La Russie bloque WhatsApp, dirigeant 100 millions d'utilisateurs vers une application de surveillance étatique
WhatsApp bloqué par la Russie : une tentative de contrôle des communications
La Russie a tenté de bloquer complètement WhatsApp, poussant ainsi plus de 100 millions d'utilisateurs vers une application étatique sans cryptage. Le Kremlin justifie cette décision par la nécessité d'un dialogue avec les services concernés, tandis que l'application russe Max est déjà en route pour remplacer les plateformes étrangères. Les défenseurs des droits numériques dénoncent cette manœuvre comme un modèle autoritaire.

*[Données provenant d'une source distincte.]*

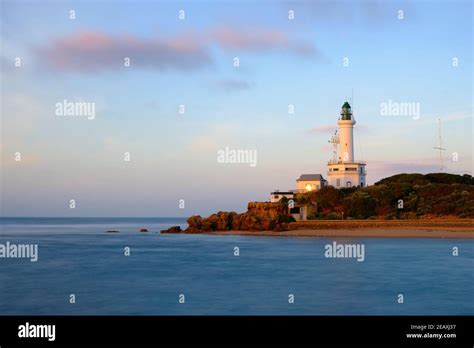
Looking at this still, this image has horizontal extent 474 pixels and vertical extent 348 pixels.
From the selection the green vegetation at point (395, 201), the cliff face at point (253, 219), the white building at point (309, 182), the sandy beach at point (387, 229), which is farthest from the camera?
the white building at point (309, 182)

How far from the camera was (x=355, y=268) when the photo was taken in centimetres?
3130

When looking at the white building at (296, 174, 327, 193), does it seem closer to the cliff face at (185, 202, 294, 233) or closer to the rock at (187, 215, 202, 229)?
the cliff face at (185, 202, 294, 233)

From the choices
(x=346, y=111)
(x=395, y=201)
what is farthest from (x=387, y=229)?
(x=346, y=111)

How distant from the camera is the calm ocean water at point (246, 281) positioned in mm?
21109

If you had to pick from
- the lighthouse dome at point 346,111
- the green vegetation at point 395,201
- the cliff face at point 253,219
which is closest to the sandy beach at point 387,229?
the cliff face at point 253,219

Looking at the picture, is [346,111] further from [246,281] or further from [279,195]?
[246,281]

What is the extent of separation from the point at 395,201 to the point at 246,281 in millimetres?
35232

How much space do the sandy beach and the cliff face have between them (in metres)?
2.76

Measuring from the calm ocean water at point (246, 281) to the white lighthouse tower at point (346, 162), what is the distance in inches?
947

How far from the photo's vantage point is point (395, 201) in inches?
2297

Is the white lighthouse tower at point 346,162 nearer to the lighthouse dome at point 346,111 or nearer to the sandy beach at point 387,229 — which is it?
the lighthouse dome at point 346,111

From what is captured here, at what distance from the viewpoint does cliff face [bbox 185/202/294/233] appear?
5744 centimetres

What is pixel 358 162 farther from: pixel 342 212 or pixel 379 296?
pixel 379 296
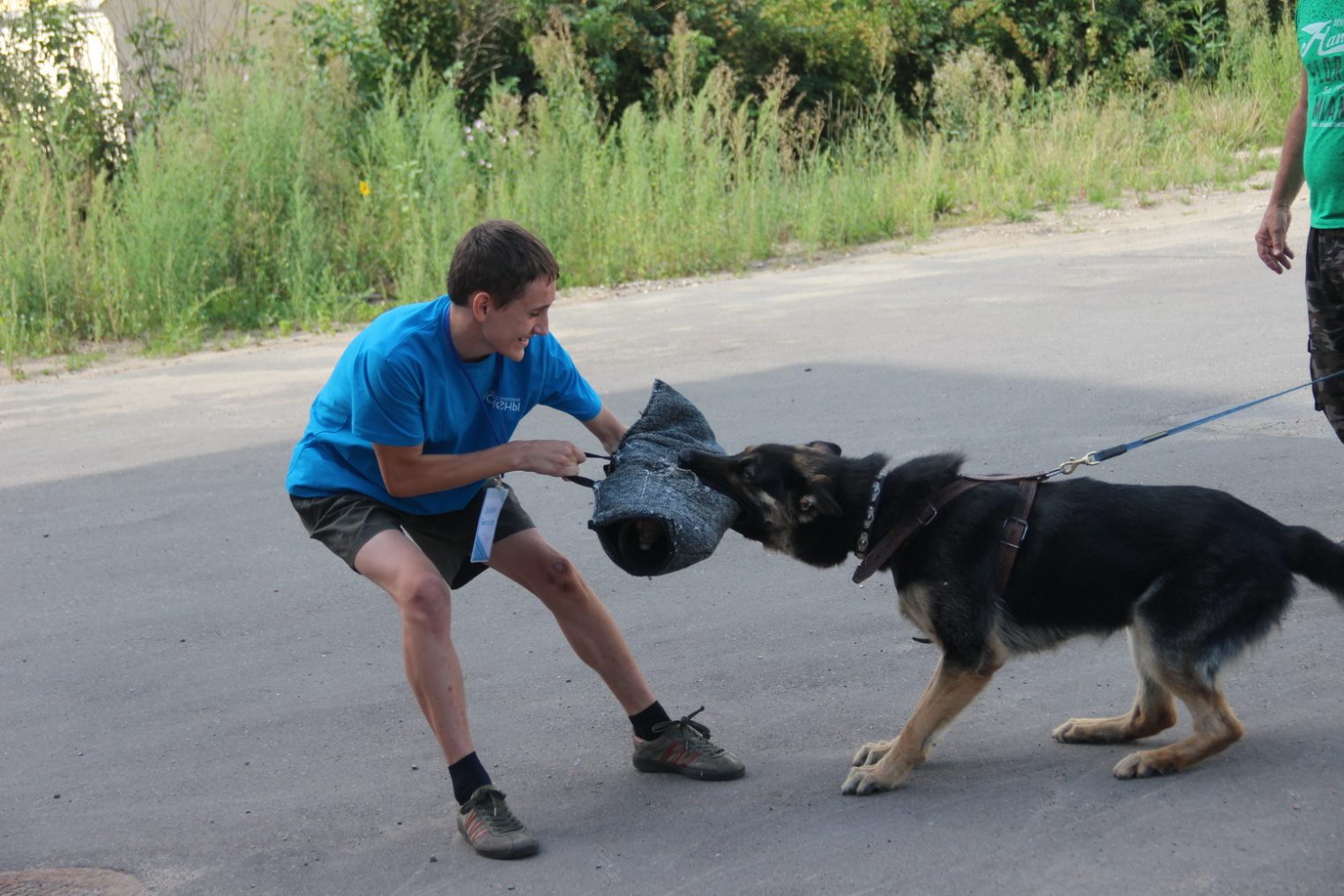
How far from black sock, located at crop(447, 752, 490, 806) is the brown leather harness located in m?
1.30

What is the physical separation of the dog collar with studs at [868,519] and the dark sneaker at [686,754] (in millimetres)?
726

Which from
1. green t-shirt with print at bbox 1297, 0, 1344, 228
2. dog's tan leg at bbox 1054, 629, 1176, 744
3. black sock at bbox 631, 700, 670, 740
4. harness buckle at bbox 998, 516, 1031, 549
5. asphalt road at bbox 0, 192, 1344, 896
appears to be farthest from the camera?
green t-shirt with print at bbox 1297, 0, 1344, 228

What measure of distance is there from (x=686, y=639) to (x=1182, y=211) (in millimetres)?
10917

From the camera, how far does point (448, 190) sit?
47.2ft

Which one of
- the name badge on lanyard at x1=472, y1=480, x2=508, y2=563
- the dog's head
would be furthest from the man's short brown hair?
the dog's head

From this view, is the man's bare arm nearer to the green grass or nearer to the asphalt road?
the asphalt road

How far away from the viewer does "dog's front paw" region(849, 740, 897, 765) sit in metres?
4.09

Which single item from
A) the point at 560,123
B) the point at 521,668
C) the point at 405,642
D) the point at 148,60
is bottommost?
the point at 521,668

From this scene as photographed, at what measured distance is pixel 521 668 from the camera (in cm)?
516

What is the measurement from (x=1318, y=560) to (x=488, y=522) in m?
2.43

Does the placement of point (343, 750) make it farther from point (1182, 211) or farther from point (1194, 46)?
point (1194, 46)

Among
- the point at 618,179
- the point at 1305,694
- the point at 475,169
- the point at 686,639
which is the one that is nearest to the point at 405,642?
the point at 686,639

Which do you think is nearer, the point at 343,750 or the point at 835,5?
the point at 343,750

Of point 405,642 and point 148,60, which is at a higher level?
point 148,60
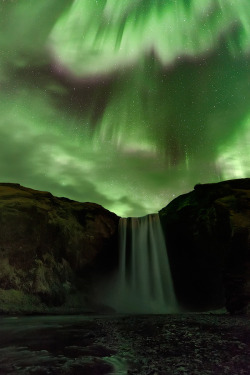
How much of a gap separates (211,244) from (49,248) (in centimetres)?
1530

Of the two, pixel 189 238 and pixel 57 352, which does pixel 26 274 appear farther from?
pixel 57 352

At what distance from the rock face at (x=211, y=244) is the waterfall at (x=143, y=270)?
1164 millimetres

La décision de bloquer WhatsApp vise à contrôler les utilisateurs russes
Jeudi dernier, la Russie a décidé de bloquer totalement WhatsApp, propriété de Meta, dans le but déclaré de diriger plus de 100 millions d'utilisateurs vers une application gouvernementale sans cryptage. WhatsApp a qualifié cette initiative « une tentative d'isoler ses utilisateurs des communications privées et sécurisées », ajoutant qu'elle représente un « pas en arrière » pour la sécurité des citoyens russes. Dans un tweet, la société a affirmé : « Nous continuons à faire tout notre possible pour garder les utilisateurs connectés ».
Le porte-parole du Kremlin, Dmitri Peskov, a déclaré qu'il n'y avait « aucune chance » que WhatsApp ou tout autre service revienne sans engagement dans un dialogue sur le respect des lois russes.
Roskomnadzor restreint également Telegram
Le régulateur russe des communications, Roskomnadzor, a simultanément décidé d'imposer des restrictions sur Telegram jusqu'à ce que l'application se conforme aux réglementations locales. Selon l'agence TASS, cela fait partie d'une campagne coordonnée visant à limiter l'accès aux plateformes étrangères qui ne respectent pas les normes imposées par le gouvernement.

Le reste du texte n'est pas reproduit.